Winkler Prins

Anthony Winkler Prins (1870)

Gepubliceerd op 08-08-2018

Hunt

betekenis & definitie

Hunt (James Henry Leigh), een Engelsch schrijver, was de zoon van een Amerikaansch uitgewekene en werd geboren te Southgate bij Londen den 19den October 1784. Reeds op school onderscheidde hij zich door een uitmuntenden aanleg en deed onderscheidene „Essays and juvenile poems” in den „Juvenile Preceptor” opnemen. Nadat hij geruimen tijd bij een attorney gewerkt had, verkreeg hij een staatsambt, doch legde het weldra neder, om zich aan de journalistiek te wijden. Zonder verschooning sprak hij over kerkelijke en staatkundige aangelegenheden en personen, en was een geestig vertegenwoordiger der radicale pers, — vooral in den „Examiner”, door hem in 1808 met zijn broeder John gesticht.

Weldra werd hij met vervolgingen en aanklagten lastig gevallen en in 1812 wegens eene brochure over den Prins-Regent, later George IV, tot eene 2-jarige gevangenisstraf veroordeeld. Op vrije voeten gesteld, bepaalde hij zich bij de dichtkunst en verwierf door zijne „Story of Rimini (1816)”, welke prachtige gedeelten bevat, grooten roem als dichter. Zijne overige gedichten zijn trouwens van veel geringer gehalte. Zijn kwartaalschrift: „The Reflector” en een ander „The liberal” maakten geen opgang; daarentegen viel zijn boek: „Lord Byron and some of his contemporaries, with recollections of the author’s life and his visit to Italy (1828)” zeer in den smaak. Nadat hij eene vertaling van Tasso’s „Aminta” uitgegeven en onderscheidene opstellen in tijdschriften tot een bundel van 2 deelen vereenigd had, schreef hij het drama: „A legend of Florence (1840)”, alsmede het dichterlijk verhaal: „The palfrey (1842)”, waarin hij zoowel schitterde door zijne rijke verbeelding als door zijne magt over de taal.

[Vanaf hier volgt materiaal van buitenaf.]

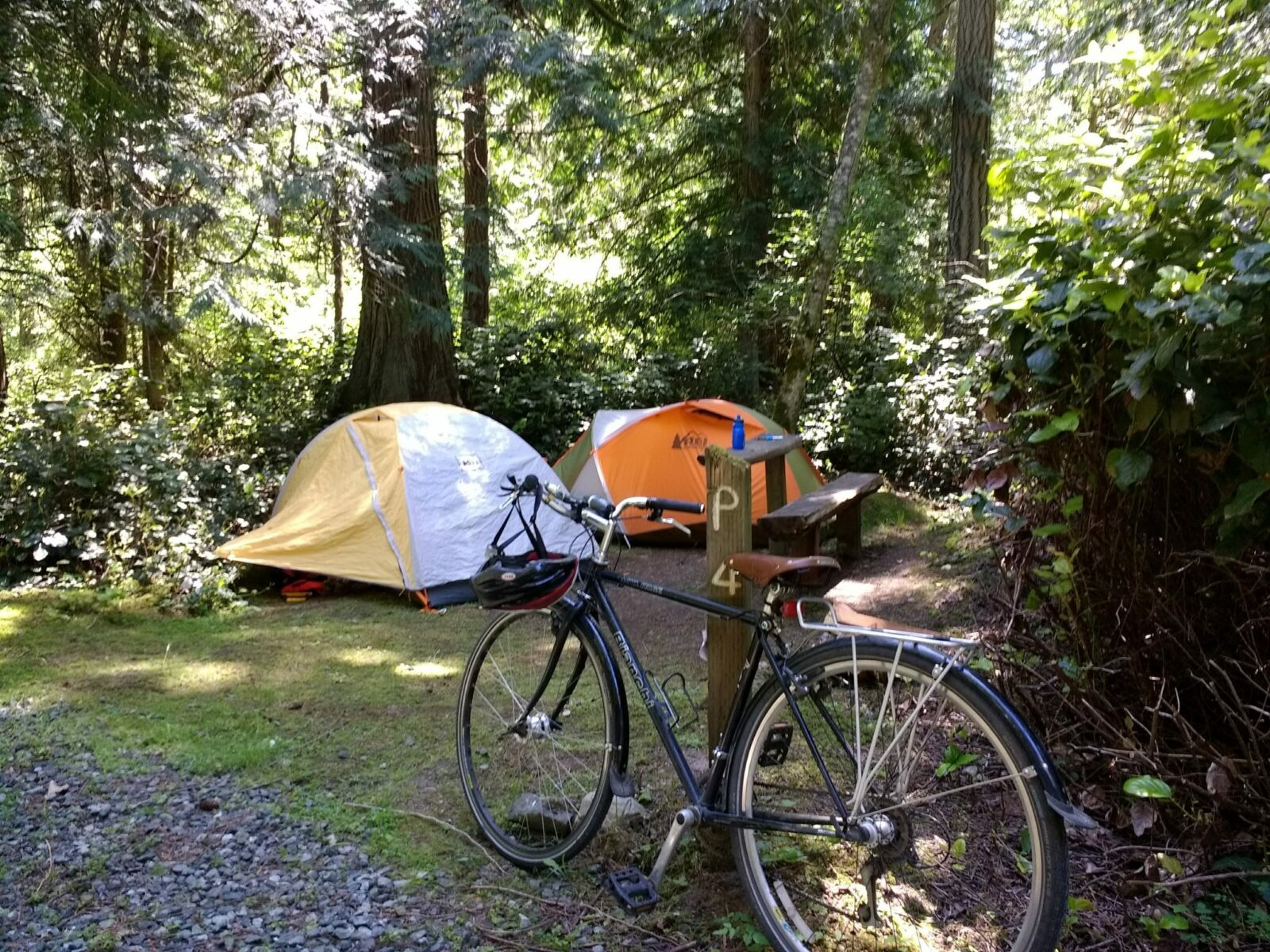 Camping in the San Juan Islands by bike at a small campsite. There are two tents and a bike leaning against a wooden bench in the forest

Zijne latere werken, zooals: „A jar of honey from mount Hybla (1847)”, — „A book for a corner (1849, 2 dln)”, —. en „Readings for railways (1850)” bestaan hoofdzakelijk uit stukken van oudere dichters, novellen enz. In zijn boek: „Religion of the heart (1843)” deelde hij zijne gevoelens mede over de natuurlijke godsdienst, en in: „The oldcourt suburb (1855,2 dln)” bezorgde hij eene beschrijving van de Londensche voorstad Kensington. Ook gaf hij werken van oudere schrijvers in het licht en leverde in zijne: „Autobiography and reminiscences (1850, 3 dln; 2de druk 1860)” een boeijend tafereel van den strijd zijns levens. Hij overleed te Putney den 28sten Augustus 1859. Na zijn dood gaf zijn zoon, Thornton Hunt, de gedenkschriften en het dagboek van zijn vader in het licht.